> _Task requirements_:
1/ From the article below on Starbucks in China, reproduce word for word the passage starting with "Starbucks China" and going on through "of the coronavirus.".
2/ Using the article below on Starbucks in China, answer each question briefly.
(a) How many restaurants does Starbucks plan to have in China by the end of 2025?
(b) By how much did Starbucks' stock fall on Friday?
(c) By how much did China's problems hurt earnings per share?

> _Text segment_:

Financing

Starbucks still has faith in its China business

Restrictions and a COVID surge in December hammered sales in the Seattle-based coffee chain's second-biggest market. But Starbucks still has big plans for the country.
Starbucks China
Starbucks same-store sales in China plunged 42% in December amid a renewed COVID surge that closed some 1,800 locations. / Photograph: Shutterstock.

Starbucks did great last quarter, not only in the U.S. but in all corners of the world.

Just don’t look at the Seattle-based coffee giant’s second-largest market, that is. China, which the company has long argued will one day take over the top spot, has struggled with continued COVID shutdowns and renewed surges of the coronavirus.

Same-store sales in the last three months of 2022 declined 29% there, including a 42% decline in December. The 29% decline was four times worse than the company expected. And the company is uncertain about when it will fully recover in the country.

“We are expecting the second half of fiscal 2023 in China to be stronger than the first half,” Interim CEO Howard Schultz told investors on Thursday. “But uncertainties remain and the better part of valor is to remain cautious around precisely when our recovery in China will take full flight.”

Yet company executives remain optimistic that its stores will recover and that the market will return to the level of growth Starbucks is accustomed to there. “When it does, the return to pre-COVID routines and the adoption of new post-COVID routines will become self-evident in China,” Schultz added. “And customers will flock to Starbucks.”

Investors are at least somewhat skeptical. Starbucks’ stock fell more than 4% on Friday due largely to the weakness in China.

China is an important market for Starbucks, given its size. The coffee giant operates its locations there and is on an aggressive growth track, with plans for 9,000 restaurants by the end of 2025, or about 1,000 new locations per year. Schultz has predicted that it will one day overtake the U.S. as the company’s largest market.

But questions have persisted about Starbucks’ performance there for most of the past two years as sales have faltered amid continued restrictions and the country’s difficult emergence last year from its “zero-COVID” policy. China maintained restrictions long after other countries reopened. But after China lifted its zero-COVID policy it was hit with a severe surge in infections. That led to Starbucks' particularly weak December. At one point, 1,800 of Starbucks' 6,100 China stores were closed.

Remove China, and revenue in each of Starbucks' business segments increased in the double digits in the company's fiscal first quarter ended Jan. 1. Revenue in international markets alone rose 25% in the quarter, not including China or the impact of foreign currency translation. China's problems hurt earnings per share by 6 cents. 

Not helping matters for Starbucks has been the resurgence of Luckin Coffee, the fast-growing Chinese coffee chain that has come back from bankruptcy. That company has yet to report fourth-quarter earnings but its same-store sales rose more than 19% in the third quarter and revenues increased nearly 66%.

> _Stored data_:
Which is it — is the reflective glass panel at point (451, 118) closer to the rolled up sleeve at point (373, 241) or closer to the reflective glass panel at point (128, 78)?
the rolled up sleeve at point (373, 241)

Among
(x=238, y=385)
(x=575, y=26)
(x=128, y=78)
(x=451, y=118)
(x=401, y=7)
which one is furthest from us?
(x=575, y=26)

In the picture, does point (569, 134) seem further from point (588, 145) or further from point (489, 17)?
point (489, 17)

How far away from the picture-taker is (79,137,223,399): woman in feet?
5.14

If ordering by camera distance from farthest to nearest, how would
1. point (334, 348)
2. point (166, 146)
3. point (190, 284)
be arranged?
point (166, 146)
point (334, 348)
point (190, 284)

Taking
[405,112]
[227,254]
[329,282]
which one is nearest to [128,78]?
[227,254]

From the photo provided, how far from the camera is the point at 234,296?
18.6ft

...

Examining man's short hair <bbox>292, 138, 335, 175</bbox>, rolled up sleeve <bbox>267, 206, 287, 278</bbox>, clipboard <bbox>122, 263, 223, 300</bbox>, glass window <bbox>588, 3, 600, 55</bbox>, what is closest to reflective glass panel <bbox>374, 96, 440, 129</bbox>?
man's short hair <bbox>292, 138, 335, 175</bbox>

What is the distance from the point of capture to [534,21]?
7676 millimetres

---

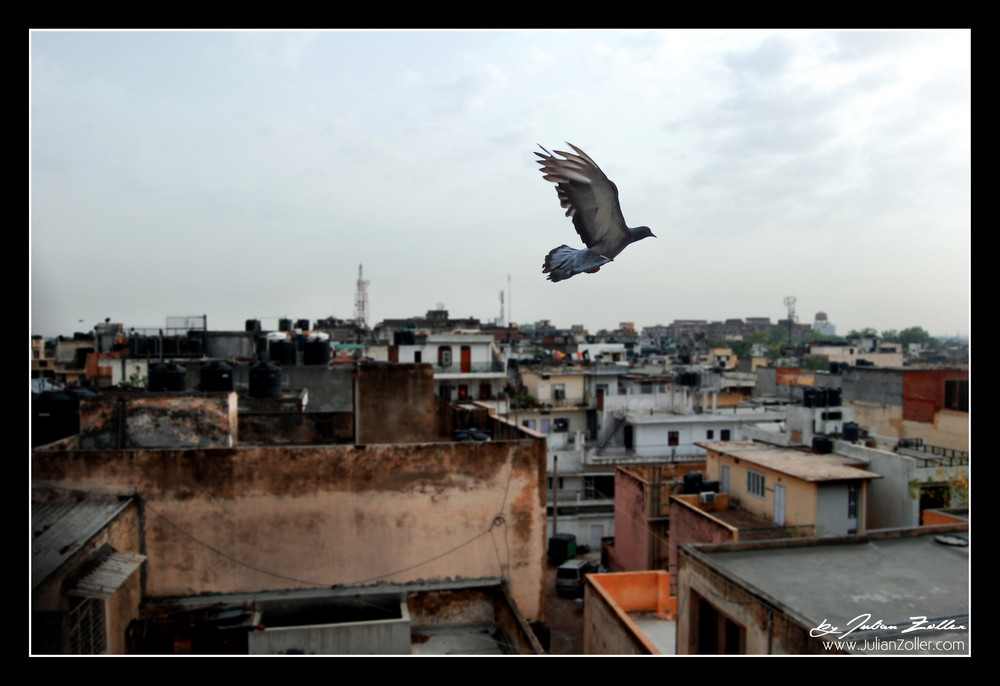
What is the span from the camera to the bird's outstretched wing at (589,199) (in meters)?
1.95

> _Results in order_:
1/
Starbucks China
Starbucks same-store sales in China plunged 42% in December amid a renewed COVID surge that closed some 1,800 locations. / Photograph: Shutterstock.

Starbucks did great last quarter, not only in the U.S. but in all corners of the world.

Just don’t look at the Seattle-based coffee giant’s second-largest market, that is. China, which the company has long argued will one day take over the top spot, has struggled with continued COVID shutdowns and renewed surges of the coronavirus.

2/
(a) 9,000
(b) More than 4%
(c) 6 cents